>> BEGIN EXCERPTED TEXT

So I take my own kid?

Does that make sense?

Some people would pay a lot of
money for a healthy little girl.

You know what?
You're sick, man.

I mean, maybe I wasn't the
best husband or father,

but I'd never do anything
to hurt either one of them.

The kid's pretty worked up.

I don't think he had
anything to do with it.

What about the mother?

She can barely talk.

You know, everybody says
they saw the carriage,

but I don't remember
anybody saying

that they saw the
baby in the carriage.

A stranger lifts up a
sleeping eight-month-old,

you're gonna hear some wailing.

Not if he covers her mouth.

(SIGHS) So we're nowhere.

So we start over.
Go back to the scene.

(REPORTERS CLAMORING)

What the hell?

Oh, wonderful.

I'm so glad they're
finally done with O.J.

So, I'm begging whoever
it was who took Rachel

to bring her back home to us.

And I'm begging everyone
else, please pray with us.

Please light your candles
and pray with us.

Mrs. Coleman,
is it true the police

are looking for
a Puerto Rican male?

A man resembling this picture
is wanted for questioning.

Please, I want
my daughter home.

This isn't a good idea, Father.

I thought
the publicity would...

It's the last thing we want.

I've been advised
we'll have to end now.

MALE REPORTER 1: Mrs.
Coleman, one more question.

How did I look, Rey?

Where is that?

Got it. Thanks.

Mass hysteria time.

Anything worthwhile?

Since the Coleman's town meeting,
every nutjob in the city

who ever got a bad taco
is pointing the finger.

(PHONE RINGS)

CURTIS: Lieutenant?

Listen, I've been thinking,

what if I took Leah
on a walk-through

of her morning
before the kidnapping?

Not so confident anymore
in the grieving mother?

Well, maybe something
will spark her memory.

BRISCOE:
All right, Mrs. Dichter.

Yeah, we'll get somebody
there right away.

Now, this could be something.

Landlady says her Hispanic
tenant suddenly became a daddy.

No wife, no girlfriend.

Check it out.

>> END EXCERPTED TEXT
>> BEGIN STORED RECORDS

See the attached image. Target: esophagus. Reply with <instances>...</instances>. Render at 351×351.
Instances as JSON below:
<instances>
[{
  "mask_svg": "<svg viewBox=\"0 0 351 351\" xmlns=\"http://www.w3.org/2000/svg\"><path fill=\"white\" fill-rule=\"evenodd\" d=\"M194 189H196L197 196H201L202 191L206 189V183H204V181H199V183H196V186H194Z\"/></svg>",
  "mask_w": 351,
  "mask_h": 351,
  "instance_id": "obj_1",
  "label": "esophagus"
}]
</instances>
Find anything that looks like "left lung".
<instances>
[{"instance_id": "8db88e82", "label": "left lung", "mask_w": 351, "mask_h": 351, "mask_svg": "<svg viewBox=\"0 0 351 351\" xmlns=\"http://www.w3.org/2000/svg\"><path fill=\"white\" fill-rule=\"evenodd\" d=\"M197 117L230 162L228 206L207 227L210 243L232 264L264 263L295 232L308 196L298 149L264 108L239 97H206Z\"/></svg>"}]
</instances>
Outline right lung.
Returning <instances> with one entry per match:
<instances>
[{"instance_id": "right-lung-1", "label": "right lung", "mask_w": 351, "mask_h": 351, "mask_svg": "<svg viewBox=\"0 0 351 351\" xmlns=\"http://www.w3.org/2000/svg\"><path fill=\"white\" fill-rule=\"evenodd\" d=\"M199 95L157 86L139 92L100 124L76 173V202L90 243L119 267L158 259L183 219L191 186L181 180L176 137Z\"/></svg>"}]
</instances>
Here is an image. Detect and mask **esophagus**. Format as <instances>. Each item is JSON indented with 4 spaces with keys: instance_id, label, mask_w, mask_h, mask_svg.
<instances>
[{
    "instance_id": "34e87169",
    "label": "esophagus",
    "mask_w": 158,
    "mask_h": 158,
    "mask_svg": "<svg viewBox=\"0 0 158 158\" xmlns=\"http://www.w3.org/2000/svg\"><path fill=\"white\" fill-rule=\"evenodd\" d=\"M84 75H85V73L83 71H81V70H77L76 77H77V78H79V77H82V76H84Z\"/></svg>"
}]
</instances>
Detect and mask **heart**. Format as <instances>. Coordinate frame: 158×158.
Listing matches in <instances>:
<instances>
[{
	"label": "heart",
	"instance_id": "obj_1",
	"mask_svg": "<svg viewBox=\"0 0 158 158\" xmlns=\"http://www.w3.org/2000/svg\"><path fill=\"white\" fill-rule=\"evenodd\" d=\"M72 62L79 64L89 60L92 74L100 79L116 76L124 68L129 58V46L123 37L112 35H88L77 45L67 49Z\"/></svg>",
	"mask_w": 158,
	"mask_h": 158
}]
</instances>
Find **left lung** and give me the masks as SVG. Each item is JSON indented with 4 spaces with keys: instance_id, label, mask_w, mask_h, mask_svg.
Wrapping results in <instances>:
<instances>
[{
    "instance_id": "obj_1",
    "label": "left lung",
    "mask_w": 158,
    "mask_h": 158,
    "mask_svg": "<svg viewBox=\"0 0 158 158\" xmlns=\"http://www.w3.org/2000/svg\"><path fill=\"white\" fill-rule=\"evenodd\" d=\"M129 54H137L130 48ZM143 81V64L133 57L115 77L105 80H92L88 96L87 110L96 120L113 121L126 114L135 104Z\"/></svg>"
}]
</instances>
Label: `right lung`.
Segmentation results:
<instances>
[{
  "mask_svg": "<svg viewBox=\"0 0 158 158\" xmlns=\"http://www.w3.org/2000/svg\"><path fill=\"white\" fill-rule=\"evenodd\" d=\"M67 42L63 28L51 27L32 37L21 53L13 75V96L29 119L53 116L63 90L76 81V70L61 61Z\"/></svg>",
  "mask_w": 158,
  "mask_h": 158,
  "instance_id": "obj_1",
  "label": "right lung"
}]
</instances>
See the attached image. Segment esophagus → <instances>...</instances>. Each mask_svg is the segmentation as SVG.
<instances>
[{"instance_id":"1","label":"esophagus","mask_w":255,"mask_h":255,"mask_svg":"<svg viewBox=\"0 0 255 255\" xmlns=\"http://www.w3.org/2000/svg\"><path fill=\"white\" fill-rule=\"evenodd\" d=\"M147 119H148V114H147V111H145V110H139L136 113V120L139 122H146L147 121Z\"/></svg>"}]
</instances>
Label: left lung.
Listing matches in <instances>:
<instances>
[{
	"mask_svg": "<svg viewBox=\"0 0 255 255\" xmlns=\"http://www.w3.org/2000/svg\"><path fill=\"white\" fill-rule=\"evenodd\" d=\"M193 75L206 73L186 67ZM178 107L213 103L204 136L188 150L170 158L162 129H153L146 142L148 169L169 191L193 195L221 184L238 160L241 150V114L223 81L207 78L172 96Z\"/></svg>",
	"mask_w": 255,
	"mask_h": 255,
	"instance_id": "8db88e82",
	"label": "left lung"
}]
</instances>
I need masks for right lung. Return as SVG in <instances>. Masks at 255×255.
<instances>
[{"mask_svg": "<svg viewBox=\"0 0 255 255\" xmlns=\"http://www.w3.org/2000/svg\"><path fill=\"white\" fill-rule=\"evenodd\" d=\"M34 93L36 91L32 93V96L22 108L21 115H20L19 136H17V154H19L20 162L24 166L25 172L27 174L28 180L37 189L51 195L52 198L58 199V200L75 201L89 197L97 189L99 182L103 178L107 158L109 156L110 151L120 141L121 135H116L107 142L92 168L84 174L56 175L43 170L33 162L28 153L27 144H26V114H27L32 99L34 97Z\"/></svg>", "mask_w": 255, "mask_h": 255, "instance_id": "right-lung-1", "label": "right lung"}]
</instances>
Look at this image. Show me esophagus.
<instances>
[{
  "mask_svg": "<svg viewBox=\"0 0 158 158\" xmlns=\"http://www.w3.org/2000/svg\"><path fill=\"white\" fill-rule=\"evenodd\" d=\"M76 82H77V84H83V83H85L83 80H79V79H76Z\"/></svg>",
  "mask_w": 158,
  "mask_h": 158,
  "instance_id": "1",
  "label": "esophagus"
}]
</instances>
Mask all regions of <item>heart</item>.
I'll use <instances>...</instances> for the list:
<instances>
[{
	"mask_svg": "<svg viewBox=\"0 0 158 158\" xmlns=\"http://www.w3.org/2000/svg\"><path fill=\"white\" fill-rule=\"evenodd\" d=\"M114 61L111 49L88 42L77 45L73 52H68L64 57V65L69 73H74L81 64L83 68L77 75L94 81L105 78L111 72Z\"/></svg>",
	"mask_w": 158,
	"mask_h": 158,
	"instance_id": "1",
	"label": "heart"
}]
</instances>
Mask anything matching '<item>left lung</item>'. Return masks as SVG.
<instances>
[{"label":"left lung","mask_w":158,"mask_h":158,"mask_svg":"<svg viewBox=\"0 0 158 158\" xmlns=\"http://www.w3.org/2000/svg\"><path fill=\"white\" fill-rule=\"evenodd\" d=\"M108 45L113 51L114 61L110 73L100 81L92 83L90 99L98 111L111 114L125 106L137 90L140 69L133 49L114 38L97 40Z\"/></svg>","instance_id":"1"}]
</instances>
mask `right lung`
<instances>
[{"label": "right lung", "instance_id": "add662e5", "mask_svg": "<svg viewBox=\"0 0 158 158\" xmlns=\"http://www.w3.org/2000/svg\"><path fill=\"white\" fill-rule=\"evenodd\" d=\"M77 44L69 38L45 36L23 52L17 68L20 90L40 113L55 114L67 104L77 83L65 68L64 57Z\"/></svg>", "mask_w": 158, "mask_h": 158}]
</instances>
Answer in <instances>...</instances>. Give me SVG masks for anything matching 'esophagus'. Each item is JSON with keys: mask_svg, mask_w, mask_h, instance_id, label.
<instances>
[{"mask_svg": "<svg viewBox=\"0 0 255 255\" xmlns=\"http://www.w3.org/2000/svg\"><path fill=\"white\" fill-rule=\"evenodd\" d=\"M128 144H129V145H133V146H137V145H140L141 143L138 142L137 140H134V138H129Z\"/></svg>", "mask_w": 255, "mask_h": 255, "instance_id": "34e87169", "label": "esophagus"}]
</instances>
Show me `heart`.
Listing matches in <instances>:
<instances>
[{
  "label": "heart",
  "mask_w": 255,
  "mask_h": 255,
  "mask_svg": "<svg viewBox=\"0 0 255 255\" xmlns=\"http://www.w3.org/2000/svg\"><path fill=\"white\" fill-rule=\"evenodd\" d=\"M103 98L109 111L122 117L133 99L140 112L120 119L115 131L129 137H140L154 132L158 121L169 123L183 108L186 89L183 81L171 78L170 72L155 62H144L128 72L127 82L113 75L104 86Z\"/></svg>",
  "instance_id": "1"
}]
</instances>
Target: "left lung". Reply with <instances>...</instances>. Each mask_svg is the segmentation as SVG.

>> END STORED RECORDS

## WRITTEN EXERCISE 1
Transcribe everything in the kidnapping dialogue from "but I don't" down to "covers her mouth.".
## WRITTEN EXERCISE 2
Decide whether each statement agrees with the kidnapping dialogue, answering yes or no and quoting the deciding words: (a) The landlady's tenant has a wife. (b) One speaker says a stranger lifting a sleeping eight-month-old would cause wailing. (c) Someone proposes taking Leah on a walk-through of her morning before the kidnapping.
## WRITTEN EXERCISE 3
Resume the kidnapping dialogue after its final line, "Check it out."

## OUTPUT 1
but I don't remember
anybody saying

that they saw the
baby in the carriage.

A stranger lifts up a
sleeping eight-month-old,

you're gonna hear some wailing.

Not if he covers her mouth.

## OUTPUT 2
(a) No: "No wife, no girlfriend."
(b) Yes: "A stranger lifts up a sleeping eight-month-old, you're gonna hear some wailing."
(c) Yes: "what if I took Leah on a walk-through of her morning before the kidnapping?"

## OUTPUT 3
Take Profaci.

Remind the girl to stay
away from the press.

Albert's a good tenant.

Clean, quiet, rent on time.

Couple of cats, but I
can live with that.

And you're sure he's single?

Oh, Albert's definitely single.

An artiste,
if you get my drift.

But who am I to judge?

And you saw the baby,
Mrs. Dichter?

Well, I saw him
carrying a box of Pampers.

I don't know much about those
people, but you tell me.

Now, you're gonna tell me what a single
guy's doing with all this stuff?

Alternative lifestyle or no.

Do you know where
Mr. Martinez works?

Well, what the hell
do you want us to do?

I mean, it's the second day.

You guys don't
even have a suspect.

And now you may have scared
off the guy who did this.

Oh, my God.
It was Father Carner's idea.

He thought getting
the whole community

working together would be good.

Look, Leah, I have an idea.

It could be helpful.

Anything.

I want you to walk me
through your morning

before you went to the church.

You might see something
or remember something.

What the hell.

I mean, I'll go nuts
just sitting here.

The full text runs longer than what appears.